N. Blasco Médecine des Arts, n°50, pp 34-40. Bibliographie.

Une étude qualitative via 14 entretiens individuels semi-directifs en France et en Suisse a été réalisée auprès de danseuses professionnelles enceintes ou déjà mères, qui pratiquaient une danse dite artistique au moment de la grossesse.
Il apparaît que lors de la grossesse, la fréquence et l’intensité des activités physiques sont diminuées en raison de l’arrêt de la scène. Il est néanmoins préconisé chez les femmes de maintenir une activité régulière à un volume supérieur ou égal à 50% du volume prégestationnel, avec une intensité cependant modérée. Il est conseillé de proscrire les activités à risque traumatique. Les sauts ne sont pourtant pas toujours évités chez les danseuses interrogées, malgré les modifications d’équilibre et le risque d’entorse voire de luxation liée à l’hyperlaxité engendrée par les modifications hormonales.

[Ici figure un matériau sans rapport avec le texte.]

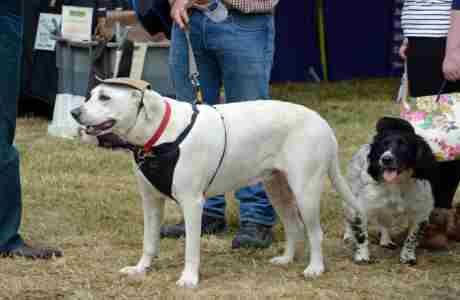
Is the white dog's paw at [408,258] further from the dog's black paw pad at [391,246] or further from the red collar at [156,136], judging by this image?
the red collar at [156,136]

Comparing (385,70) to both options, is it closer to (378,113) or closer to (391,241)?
(378,113)

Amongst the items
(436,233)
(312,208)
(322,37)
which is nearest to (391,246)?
(436,233)

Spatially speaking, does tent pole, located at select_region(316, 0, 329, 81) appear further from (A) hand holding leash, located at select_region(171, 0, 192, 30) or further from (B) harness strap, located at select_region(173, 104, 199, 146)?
(B) harness strap, located at select_region(173, 104, 199, 146)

Les danseuses veilleront pendant l’effort à se réhydrater et à prendre des collations pour éviter l’hypoglycémie. La durée d’échauffement et de récupération sera augmentée.
Les danseuses enceintes ne sont pas en demande d’information et elles restent très autonomes dans la gestion de leur grossesse, basée sur l’écoute de leur corps, habituellement très développée chez les danseuses ; mais c’est au médecin qu’incombe la prescription des activités physiques et sportives en éliminant les contre-indications et en informant la danseuse sur les signes fonctionnels d’alerte imposant un arrêt immédiat de l’activité (saignement vaginal, fuite de liquide amniotique, contractions répétées, survenue d’une dyspnée pour un exercice peu intense, céphalées, douleur thoracique, douleur et gonflement du mollet). Le suivi médical pendant la grossesse est vécu comme contraignant mais il rassure.

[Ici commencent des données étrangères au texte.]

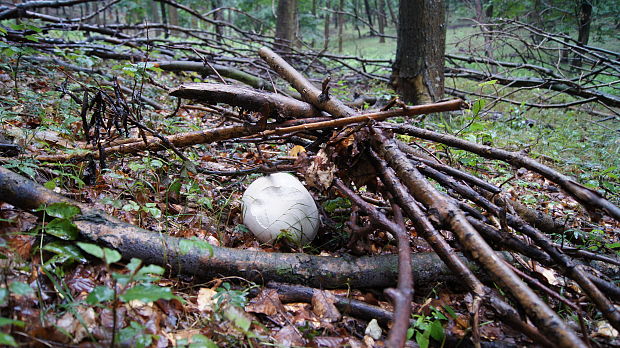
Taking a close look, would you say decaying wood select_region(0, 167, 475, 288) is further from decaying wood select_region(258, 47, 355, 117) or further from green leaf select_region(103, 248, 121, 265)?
decaying wood select_region(258, 47, 355, 117)

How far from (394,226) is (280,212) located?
0.71m

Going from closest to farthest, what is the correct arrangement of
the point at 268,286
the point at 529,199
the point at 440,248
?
1. the point at 440,248
2. the point at 268,286
3. the point at 529,199

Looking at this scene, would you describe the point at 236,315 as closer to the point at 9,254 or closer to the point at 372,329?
the point at 372,329

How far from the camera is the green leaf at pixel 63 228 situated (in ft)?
5.29

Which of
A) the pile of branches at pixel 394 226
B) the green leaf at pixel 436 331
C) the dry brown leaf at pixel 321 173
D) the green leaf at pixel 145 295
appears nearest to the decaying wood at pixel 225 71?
the pile of branches at pixel 394 226

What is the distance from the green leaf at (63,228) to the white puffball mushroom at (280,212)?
0.89 metres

Après l’accouchement, la reprise de la danse impose aussi une absence de contre-indication (incontinence urinaire, césarienne, périnée hypotonique). Il est recommandé une reprise pas trop précoce, et progressive de l’activité aérobie une à deux semaines après l’accouchement en l’absence de contre-indication et si le périnée est tonique. Le projet professionnel est rarement modifié dans le post-partum et les contre-indications aux activités physiques et sportives ne sont pas toujours respectées.

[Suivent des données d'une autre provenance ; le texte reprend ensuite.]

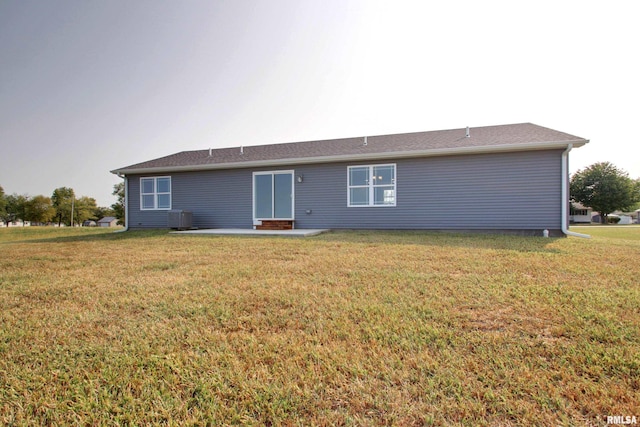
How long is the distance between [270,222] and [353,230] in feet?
9.76

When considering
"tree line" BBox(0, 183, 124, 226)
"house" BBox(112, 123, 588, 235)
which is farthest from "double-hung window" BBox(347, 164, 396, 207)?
"tree line" BBox(0, 183, 124, 226)

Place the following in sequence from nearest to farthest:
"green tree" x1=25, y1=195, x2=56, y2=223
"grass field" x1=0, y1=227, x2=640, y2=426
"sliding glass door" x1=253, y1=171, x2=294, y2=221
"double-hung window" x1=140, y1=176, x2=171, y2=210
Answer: "grass field" x1=0, y1=227, x2=640, y2=426 → "sliding glass door" x1=253, y1=171, x2=294, y2=221 → "double-hung window" x1=140, y1=176, x2=171, y2=210 → "green tree" x1=25, y1=195, x2=56, y2=223

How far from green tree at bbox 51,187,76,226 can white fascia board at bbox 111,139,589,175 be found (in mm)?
65548

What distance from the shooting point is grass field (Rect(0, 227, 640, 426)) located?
1.31 m

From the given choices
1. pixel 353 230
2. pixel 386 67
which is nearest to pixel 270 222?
pixel 353 230

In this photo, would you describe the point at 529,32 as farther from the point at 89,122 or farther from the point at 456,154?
the point at 89,122

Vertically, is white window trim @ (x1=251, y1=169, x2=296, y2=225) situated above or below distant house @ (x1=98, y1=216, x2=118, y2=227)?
above

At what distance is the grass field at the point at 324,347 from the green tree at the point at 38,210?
218ft

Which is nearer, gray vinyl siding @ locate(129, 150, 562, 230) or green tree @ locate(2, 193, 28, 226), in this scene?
gray vinyl siding @ locate(129, 150, 562, 230)

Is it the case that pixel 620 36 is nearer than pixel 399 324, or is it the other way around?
pixel 399 324

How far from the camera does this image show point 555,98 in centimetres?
1014

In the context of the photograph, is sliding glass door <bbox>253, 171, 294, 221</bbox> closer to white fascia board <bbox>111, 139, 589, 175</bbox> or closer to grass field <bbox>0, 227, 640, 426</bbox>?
white fascia board <bbox>111, 139, 589, 175</bbox>

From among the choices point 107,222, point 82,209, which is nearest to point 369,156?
point 82,209

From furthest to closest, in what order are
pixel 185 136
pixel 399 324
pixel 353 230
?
pixel 185 136 < pixel 353 230 < pixel 399 324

Attention au risque de fracture de fatigue et d’entorse, mais c’est l’incontinence urinaire d’effort qui handicape le plus, même longtemps après l’accouchement.

L’allaitement est compatible avec la danse mais il se fera de préférence avant l’exercice. Une information sur l’augmentation des besoins caloriques est à délivrer aux femmes très soucieuses de retrouver rapidement leur poids antérieur.

Retenons que la danse et la grossesse sont compatibles. Si l’écoute du corps est largement privilégiée par les danseuses, il convient cependant de leur conseiller un suivi médical rigoureux.